> **Trecho citado**
Jorge Bandeira
Há um tempo em que é preciso abandonar as roupas usadas
Que já tem a forma de nosso corpo.
Esquecer os nossos caminhos,
Que nos levam sempre aos mesmos lugares.
É o tempo da travessia e se não ousarmos fazê-la
Teremos ficado para sempre à margem de nós mesmos
Na perna nua de Cleo Pires, na capa da Playboy de agosto, esta frase lapidar sobre o que nos une e nossa árdua tarefa como naturistas de levar a mensagem na nudez natural. Não sei quem é o autor dessa frase que foi pintada na perna grossa (procurei e procurei, mas não achei), e segundo as informações, sem photoshop, de Cleo Pires. Não compro a Playboy, deixei de ler revistas masculinas há muito tempo (ah, mocidade tempestuosa!), mas apareceu aqui por casa um exemplar (meu sobrinho fez uma cota com minha tia Alzeneide e comprou) e logo me chamou a atenção a frase acima, logo de cara, na capa da revista.
A poesia é uma fonte importante para os naturistas, e ela tem o poder de colocar o corpo nu na ordem do dia, levando a sensibilidade ao leitor. Muitos escritores e poetas já escreveram sobre esta maravilhosa naturalidade, sem preconceitos e pudores ressentidos. Drummond talvez seja o caso ímpar de grande poeta que teve na nudez uma de suas mais gratas satisfações estéticas na obra poética. O Corpo Natural é o seu livro poético onde o corpo, e a nudez, por extensão, é matéria de primeiro plano.
Há um tempo em que é preciso abandonar as roupas usadas. Aqui nosso poeta nos convoca para uma iniciativa, um devir, que muito representará em nossas vidas, e neste momento, tenhamos a certeza, estamos já com as minorias naturistas. O termo Naturista aqui deve ser entendido no seu sentido histórico, tradicional, seguindo os conselhos perpetrados na Suíça, em 1953, quando esse conceito envolveu a ética, a nudez e o meio ambiente como indissolúveis.
As roupas já têm a forma de nosso corpo: elas nos condicionaram a tantos preconceitos, de toda ordem, não só em relação à nudez. Estética, aqui, é a palavra que nos salta aos olhos e mentes. A ditadura das modas, o enorme fosso social entre ricos e pobres. Já pensamos em fazer uma campanha na periferia para levar todos ao Naturismo, ou seria utópico de minha parte, e continuamos a ter um Naturismo elitista, feito na tangente do turismo, de modo específico, direcionado, só tendo condições de ficar nus e nuas aqueles ou aquelas que possuem o vil metal para esse tipo “nobre” de divertimento e filosofia de vida? Perguntas que me assaltam na calada da noite, em meus sonhos intranquilos, tal qual um Kafka que questiona o estar no mundo, mundo do Naturismo, mas que pensa também no que não usufrui o outro lado, os pobres que vestem roupas. Porque só eu tenho dinheiro para ficar nu ou nua, em convívio social, com segurança, com o respaldo de um grupo e/ou Federação? Perguntas, perguntas.

> **Dados das tarefas**

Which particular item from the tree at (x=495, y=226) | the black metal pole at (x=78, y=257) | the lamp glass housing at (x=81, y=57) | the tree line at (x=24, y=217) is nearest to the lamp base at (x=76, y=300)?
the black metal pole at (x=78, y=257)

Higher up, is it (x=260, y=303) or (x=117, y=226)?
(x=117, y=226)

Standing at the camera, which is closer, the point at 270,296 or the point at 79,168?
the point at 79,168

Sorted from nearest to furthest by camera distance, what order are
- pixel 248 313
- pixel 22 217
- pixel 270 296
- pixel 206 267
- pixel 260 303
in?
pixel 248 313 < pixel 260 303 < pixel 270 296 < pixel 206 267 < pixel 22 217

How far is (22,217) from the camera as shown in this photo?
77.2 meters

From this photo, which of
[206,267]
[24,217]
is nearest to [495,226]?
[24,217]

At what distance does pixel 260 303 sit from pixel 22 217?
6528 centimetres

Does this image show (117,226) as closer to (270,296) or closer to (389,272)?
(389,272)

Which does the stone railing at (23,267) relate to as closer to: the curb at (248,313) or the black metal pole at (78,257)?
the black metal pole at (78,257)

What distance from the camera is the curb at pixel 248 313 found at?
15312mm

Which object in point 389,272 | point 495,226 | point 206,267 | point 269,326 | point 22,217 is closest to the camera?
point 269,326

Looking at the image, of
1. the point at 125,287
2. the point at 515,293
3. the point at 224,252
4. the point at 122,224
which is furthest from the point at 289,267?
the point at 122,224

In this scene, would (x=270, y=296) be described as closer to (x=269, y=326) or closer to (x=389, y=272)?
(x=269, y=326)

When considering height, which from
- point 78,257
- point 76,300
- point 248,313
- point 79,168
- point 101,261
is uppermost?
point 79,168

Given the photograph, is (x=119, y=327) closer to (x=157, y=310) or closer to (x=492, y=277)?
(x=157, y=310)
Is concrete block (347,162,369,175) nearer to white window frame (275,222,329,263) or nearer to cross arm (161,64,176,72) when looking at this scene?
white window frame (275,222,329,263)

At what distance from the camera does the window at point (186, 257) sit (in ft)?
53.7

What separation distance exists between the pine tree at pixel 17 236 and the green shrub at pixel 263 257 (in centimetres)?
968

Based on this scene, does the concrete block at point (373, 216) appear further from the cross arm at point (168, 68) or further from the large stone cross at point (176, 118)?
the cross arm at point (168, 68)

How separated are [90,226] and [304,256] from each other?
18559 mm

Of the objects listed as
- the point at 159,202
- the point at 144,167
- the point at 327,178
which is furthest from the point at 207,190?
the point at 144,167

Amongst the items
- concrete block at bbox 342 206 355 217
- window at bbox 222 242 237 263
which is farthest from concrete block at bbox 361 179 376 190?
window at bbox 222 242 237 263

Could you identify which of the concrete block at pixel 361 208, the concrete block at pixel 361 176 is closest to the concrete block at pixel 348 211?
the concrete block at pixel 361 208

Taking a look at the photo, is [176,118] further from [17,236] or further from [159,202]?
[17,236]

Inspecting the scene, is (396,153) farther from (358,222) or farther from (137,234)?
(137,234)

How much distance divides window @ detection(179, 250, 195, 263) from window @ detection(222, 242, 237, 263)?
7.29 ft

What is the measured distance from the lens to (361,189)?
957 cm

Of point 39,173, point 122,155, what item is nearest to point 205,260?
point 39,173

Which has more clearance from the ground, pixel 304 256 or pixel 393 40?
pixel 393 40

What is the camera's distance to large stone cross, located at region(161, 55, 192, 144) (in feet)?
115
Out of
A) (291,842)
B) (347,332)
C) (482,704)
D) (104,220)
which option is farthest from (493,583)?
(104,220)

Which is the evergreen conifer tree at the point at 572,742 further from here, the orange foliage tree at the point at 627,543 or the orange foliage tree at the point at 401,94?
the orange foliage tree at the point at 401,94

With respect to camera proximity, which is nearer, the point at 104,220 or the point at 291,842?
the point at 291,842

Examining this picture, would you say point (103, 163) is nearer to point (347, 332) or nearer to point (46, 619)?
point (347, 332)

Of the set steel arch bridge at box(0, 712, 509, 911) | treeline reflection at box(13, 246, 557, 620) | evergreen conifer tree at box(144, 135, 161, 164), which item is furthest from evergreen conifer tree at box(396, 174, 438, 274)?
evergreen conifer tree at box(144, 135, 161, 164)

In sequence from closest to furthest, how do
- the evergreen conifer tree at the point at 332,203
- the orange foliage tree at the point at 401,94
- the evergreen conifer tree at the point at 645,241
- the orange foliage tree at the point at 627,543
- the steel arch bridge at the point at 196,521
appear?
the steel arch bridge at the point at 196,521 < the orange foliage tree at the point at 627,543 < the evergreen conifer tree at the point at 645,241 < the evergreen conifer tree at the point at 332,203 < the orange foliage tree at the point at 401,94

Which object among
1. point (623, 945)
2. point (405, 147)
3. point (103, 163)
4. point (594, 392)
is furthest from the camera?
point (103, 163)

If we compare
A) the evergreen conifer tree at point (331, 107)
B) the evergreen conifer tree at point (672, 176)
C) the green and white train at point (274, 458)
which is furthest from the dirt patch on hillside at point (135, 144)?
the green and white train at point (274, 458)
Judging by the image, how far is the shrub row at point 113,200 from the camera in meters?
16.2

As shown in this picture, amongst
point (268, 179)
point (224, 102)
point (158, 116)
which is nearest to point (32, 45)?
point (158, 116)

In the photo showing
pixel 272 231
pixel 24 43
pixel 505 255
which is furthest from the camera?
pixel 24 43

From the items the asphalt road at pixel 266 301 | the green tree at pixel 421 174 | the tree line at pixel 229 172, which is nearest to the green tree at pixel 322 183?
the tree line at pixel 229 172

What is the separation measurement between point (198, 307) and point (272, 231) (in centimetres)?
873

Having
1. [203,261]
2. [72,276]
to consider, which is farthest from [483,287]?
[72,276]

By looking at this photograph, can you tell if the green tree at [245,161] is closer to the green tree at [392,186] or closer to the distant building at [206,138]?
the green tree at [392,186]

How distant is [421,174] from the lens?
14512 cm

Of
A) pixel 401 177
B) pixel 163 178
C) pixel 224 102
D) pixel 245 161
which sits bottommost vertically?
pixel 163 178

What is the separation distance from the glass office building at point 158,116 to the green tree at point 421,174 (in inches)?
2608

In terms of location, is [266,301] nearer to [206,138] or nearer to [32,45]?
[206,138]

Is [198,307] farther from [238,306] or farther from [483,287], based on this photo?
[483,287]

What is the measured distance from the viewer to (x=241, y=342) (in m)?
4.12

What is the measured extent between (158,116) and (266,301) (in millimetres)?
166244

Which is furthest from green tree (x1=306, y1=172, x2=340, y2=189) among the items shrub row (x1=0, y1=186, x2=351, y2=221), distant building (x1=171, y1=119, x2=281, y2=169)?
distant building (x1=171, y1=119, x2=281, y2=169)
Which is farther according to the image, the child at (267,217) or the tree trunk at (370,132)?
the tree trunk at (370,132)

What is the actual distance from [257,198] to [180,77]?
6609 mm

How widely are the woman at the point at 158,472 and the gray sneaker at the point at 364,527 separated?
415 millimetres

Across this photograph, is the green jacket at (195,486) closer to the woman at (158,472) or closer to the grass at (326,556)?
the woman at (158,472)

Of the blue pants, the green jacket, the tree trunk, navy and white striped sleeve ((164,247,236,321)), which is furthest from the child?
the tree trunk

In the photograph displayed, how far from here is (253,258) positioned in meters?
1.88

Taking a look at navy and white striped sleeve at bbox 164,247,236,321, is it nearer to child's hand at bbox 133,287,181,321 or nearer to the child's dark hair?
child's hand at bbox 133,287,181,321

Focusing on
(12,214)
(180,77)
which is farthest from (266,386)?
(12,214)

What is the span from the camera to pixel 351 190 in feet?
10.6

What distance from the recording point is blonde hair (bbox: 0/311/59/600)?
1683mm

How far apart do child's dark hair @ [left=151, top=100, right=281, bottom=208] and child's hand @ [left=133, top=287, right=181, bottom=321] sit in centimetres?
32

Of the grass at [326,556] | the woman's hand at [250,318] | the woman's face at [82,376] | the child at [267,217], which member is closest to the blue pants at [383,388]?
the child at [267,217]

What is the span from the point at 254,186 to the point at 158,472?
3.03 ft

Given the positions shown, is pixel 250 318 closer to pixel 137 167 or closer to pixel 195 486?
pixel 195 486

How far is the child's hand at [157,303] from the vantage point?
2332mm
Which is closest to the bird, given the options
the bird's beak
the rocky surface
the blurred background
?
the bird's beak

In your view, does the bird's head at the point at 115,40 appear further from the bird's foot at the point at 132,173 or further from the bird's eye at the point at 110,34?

> **Tarefas propostas**
**1.** Repita sem alterações o trecho do texto sobre naturismo que começa com as palavras "Esquecer os nossos" e termina em "capa da revista.".
**2.** Apresente como tabela Markdown, com as colunas Número e Linha, as linhas da listagem que vão daquela que contém "How far is the child's" até o fim da listagem, ambas as pontas incluídas. Omita as linhas em branco.
O texto sobre naturismo e a listagem não têm nenhuma relação entre si.

> **Respostas**
**1.**
Esquecer os nossos caminhos,
Que nos levam sempre aos mesmos lugares.
É o tempo da travessia e se não ousarmos fazê-la
Teremos ficado para sempre à margem de nós mesmos
Na perna nua de Cleo Pires, na capa da Playboy de agosto, esta frase lapidar sobre o que nos une e nossa árdua tarefa como naturistas de levar a mensagem na nudez natural. Não sei quem é o autor dessa frase que foi pintada na perna grossa (procurei e procurei, mas não achei), e segundo as informações, sem photoshop, de Cleo Pires. Não compro a Playboy, deixei de ler revistas masculinas há muito tempo (ah, mocidade tempestuosa!), mas apareceu aqui por casa um exemplar (meu sobrinho fez uma cota com minha tia Alzeneide e comprou) e logo me chamou a atenção a frase acima, logo de cara, na capa da revista.

**2.**
| Número | Linha |
|---|---|
| 1 | How far is the child's hand at [157,303] from the vantage point? |
| 2 | 2332mm |
| 3 | Which is closest to the bird, given the options |
| 4 | the bird's beak |
| 5 | the rocky surface |
| 6 | the blurred background |
| 7 | ? |
| 8 | the bird's beak |
| 9 | In your view, does the bird's head at the point at 115,40 appear further from the bird's foot at the point at 132,173 or further from the bird's eye at the point at 110,34? |